Notevole è anche l’attività antibatterica, superando, secondo alcune ricerche in vitro, la norfloxacina contro molti ceppi di Staphylococcus aureus meticillino-resistenti (MRSA); tale attività sembra anche coinvolgere il meccanismo anti-biofilm contro Pseudomonas aeruginosa; vi è anche un’attività anti HIV. L'attività antibatterica valutata non è soltanto dell’Arzanolo ma anche di altri composti fenolici che includono cumarati, benzofurani, pironi e floroglucinoli eterodimerici, rivelando che solo gli eterodimeri hanno mostrato un’azione antibatterica potente. Queste osservazioni convalidano l'uso topico dell’Elicriso per prevenire le infezioni della ferita, una pratica appartenente alla medicina tradizionale della zona mediterranea.
Il colore, l’odore e il sapore
I romani e i Greci decoravano le statue degli dei con corone di infiorescenze Elicriso, una pratica citata dagli scrittori classici dal 7° sec. a.C.
I sardi, popolo molto legato alle proprie tradizioni, ancora oggi ne fanno un uso simile: i bachi da seta, che solitamente si nutrono con le foglie di gelso, in Sardegna vengono nutriti con i fiori di Elicriso producendo una seta naturalmente gialla, la quale viene adoperata per la produzione di vestiti tradizionali.

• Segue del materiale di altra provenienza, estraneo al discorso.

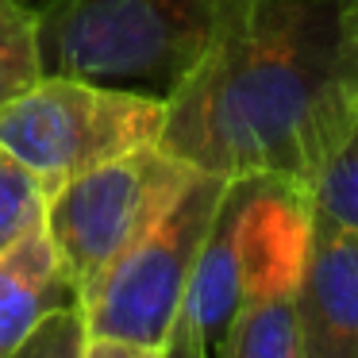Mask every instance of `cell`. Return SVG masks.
Masks as SVG:
<instances>
[{"mask_svg":"<svg viewBox=\"0 0 358 358\" xmlns=\"http://www.w3.org/2000/svg\"><path fill=\"white\" fill-rule=\"evenodd\" d=\"M293 312L296 358H358V231L312 216Z\"/></svg>","mask_w":358,"mask_h":358,"instance_id":"obj_6","label":"cell"},{"mask_svg":"<svg viewBox=\"0 0 358 358\" xmlns=\"http://www.w3.org/2000/svg\"><path fill=\"white\" fill-rule=\"evenodd\" d=\"M162 358H212L204 339H201V331L193 327V320L185 312H178V320H173L170 335L162 343Z\"/></svg>","mask_w":358,"mask_h":358,"instance_id":"obj_13","label":"cell"},{"mask_svg":"<svg viewBox=\"0 0 358 358\" xmlns=\"http://www.w3.org/2000/svg\"><path fill=\"white\" fill-rule=\"evenodd\" d=\"M43 81L39 20L31 0H0V112Z\"/></svg>","mask_w":358,"mask_h":358,"instance_id":"obj_10","label":"cell"},{"mask_svg":"<svg viewBox=\"0 0 358 358\" xmlns=\"http://www.w3.org/2000/svg\"><path fill=\"white\" fill-rule=\"evenodd\" d=\"M81 304L47 227L24 235L0 255V358L20 347L27 331L50 312Z\"/></svg>","mask_w":358,"mask_h":358,"instance_id":"obj_7","label":"cell"},{"mask_svg":"<svg viewBox=\"0 0 358 358\" xmlns=\"http://www.w3.org/2000/svg\"><path fill=\"white\" fill-rule=\"evenodd\" d=\"M304 193H308V208L316 220L358 231V108L350 112L347 127L335 135L327 155L320 158Z\"/></svg>","mask_w":358,"mask_h":358,"instance_id":"obj_9","label":"cell"},{"mask_svg":"<svg viewBox=\"0 0 358 358\" xmlns=\"http://www.w3.org/2000/svg\"><path fill=\"white\" fill-rule=\"evenodd\" d=\"M231 8H235V4H231Z\"/></svg>","mask_w":358,"mask_h":358,"instance_id":"obj_16","label":"cell"},{"mask_svg":"<svg viewBox=\"0 0 358 358\" xmlns=\"http://www.w3.org/2000/svg\"><path fill=\"white\" fill-rule=\"evenodd\" d=\"M227 178L196 170L162 220L124 250L81 301L89 339L162 347L185 304L201 243L212 227Z\"/></svg>","mask_w":358,"mask_h":358,"instance_id":"obj_5","label":"cell"},{"mask_svg":"<svg viewBox=\"0 0 358 358\" xmlns=\"http://www.w3.org/2000/svg\"><path fill=\"white\" fill-rule=\"evenodd\" d=\"M47 224V189L43 181L0 147V255L16 247L24 235Z\"/></svg>","mask_w":358,"mask_h":358,"instance_id":"obj_11","label":"cell"},{"mask_svg":"<svg viewBox=\"0 0 358 358\" xmlns=\"http://www.w3.org/2000/svg\"><path fill=\"white\" fill-rule=\"evenodd\" d=\"M85 358H162V347H135L116 339H89Z\"/></svg>","mask_w":358,"mask_h":358,"instance_id":"obj_14","label":"cell"},{"mask_svg":"<svg viewBox=\"0 0 358 358\" xmlns=\"http://www.w3.org/2000/svg\"><path fill=\"white\" fill-rule=\"evenodd\" d=\"M162 131V96L58 73H43L39 85L0 112V147L43 181L47 196L93 166L155 147Z\"/></svg>","mask_w":358,"mask_h":358,"instance_id":"obj_3","label":"cell"},{"mask_svg":"<svg viewBox=\"0 0 358 358\" xmlns=\"http://www.w3.org/2000/svg\"><path fill=\"white\" fill-rule=\"evenodd\" d=\"M85 347H89L85 308L70 304V308H58L47 320H39L20 339V347H12L4 358H85Z\"/></svg>","mask_w":358,"mask_h":358,"instance_id":"obj_12","label":"cell"},{"mask_svg":"<svg viewBox=\"0 0 358 358\" xmlns=\"http://www.w3.org/2000/svg\"><path fill=\"white\" fill-rule=\"evenodd\" d=\"M339 16H343V27H347L350 43L358 50V0H339Z\"/></svg>","mask_w":358,"mask_h":358,"instance_id":"obj_15","label":"cell"},{"mask_svg":"<svg viewBox=\"0 0 358 358\" xmlns=\"http://www.w3.org/2000/svg\"><path fill=\"white\" fill-rule=\"evenodd\" d=\"M43 73L170 96L235 0H31Z\"/></svg>","mask_w":358,"mask_h":358,"instance_id":"obj_2","label":"cell"},{"mask_svg":"<svg viewBox=\"0 0 358 358\" xmlns=\"http://www.w3.org/2000/svg\"><path fill=\"white\" fill-rule=\"evenodd\" d=\"M193 166L166 147H139L93 166L47 196V235L85 301L112 262L170 212Z\"/></svg>","mask_w":358,"mask_h":358,"instance_id":"obj_4","label":"cell"},{"mask_svg":"<svg viewBox=\"0 0 358 358\" xmlns=\"http://www.w3.org/2000/svg\"><path fill=\"white\" fill-rule=\"evenodd\" d=\"M358 108V50L339 0H239L166 96L158 147L193 170L308 185Z\"/></svg>","mask_w":358,"mask_h":358,"instance_id":"obj_1","label":"cell"},{"mask_svg":"<svg viewBox=\"0 0 358 358\" xmlns=\"http://www.w3.org/2000/svg\"><path fill=\"white\" fill-rule=\"evenodd\" d=\"M212 355L216 358H296L293 289L247 301Z\"/></svg>","mask_w":358,"mask_h":358,"instance_id":"obj_8","label":"cell"}]
</instances>
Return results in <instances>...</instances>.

Non solo il colore ma anche l’odore ha un glorioso passato che si ripercuote nel presente. L’elicriso della zona tirrenica è la varietà più apprezzata a livello mondiale per la produzione di un olio essenziale che viene utilizzato in profumeria e nei prodotti cosmetici ed è utilizzato in profumi commerciali come Eau Noire di Dior. È peculiare inoltre la caratteristica del cosiddetto “miele di spiaggia”: le api non assumono l’aroma dell’Elicriso succhiandone il nettare ma mescolandolo con il materiale resinoso di cui si ricoprono prima di andare a raccogliere il polline in altre piante, fino a produrre un miele dall’aroma unico il quale conserva il sapore e il profumo intenso che rammenta le coste selvagge dei litorali mediterranei.
In Sardegna è ben documentata anche la preparazione di liquori tradizionali a base di Elicriso come: ”Amaro Chrysos” (Helichrysum saxatile Moris), “De Abbastu”, “Anima Sarda”, “Caru Elicriso” (l’H. italicum Don. subsp. microphyllum (Willd.) Nyman).
Il futuro dell’Elicriso
Corposa ed ampia è la documentazione etnofarmacologica sull’H. italicum della zona tirrenica settentrionale che ne prova l’uso in condizioni infiammatorie e infettive delle vie aeree come tosse, bronchite, laringite e tracheite; rilevante è anche l’uso topico sulle ferite e sugli eritemi e l’impiego in tisana come colagogo e coleretico. Non si può che pensare dunque ad un uso intenso di cui è stata caratterizzata questa incredibile pianta; i moderni farmacologi, d’altra parte, tendono a trascurarla soprattutto per quanto riguarda la psoriasi, prediligendo invece vitamine ad alto dosaggio per lunghi periodi: c’è da notare che, al di là dell’inefficacia, queste comportano pure dei notevoli rischi.
Senza necessitare di altri studi specifici e come ampiamente documentato, principalmente L’Elicriso si potrebbe applicare in ferite per ridurre le cicatrici, disinfettare e accelerare la guarigione. È stato adoperato in combinazione con Lavanda (Lavandula angustifolia, Lamiaceae) e Tea tree (Melaleuca alternifolia, Myrtaceae) addirittura per lenire le reazioni cutanee associate alla chemioterapia e può essere utilizzato per gestire l'acne indotta dalla chemioterapia.
L’ampio utilizzo dell’Elicriso e del suo olio essenziale dovrebbe stimolare studi clinici randomizzati, controllati e in doppio ceco, per valutarne l'efficacia e la sicurezza in modo da definire l’uso terapeutico.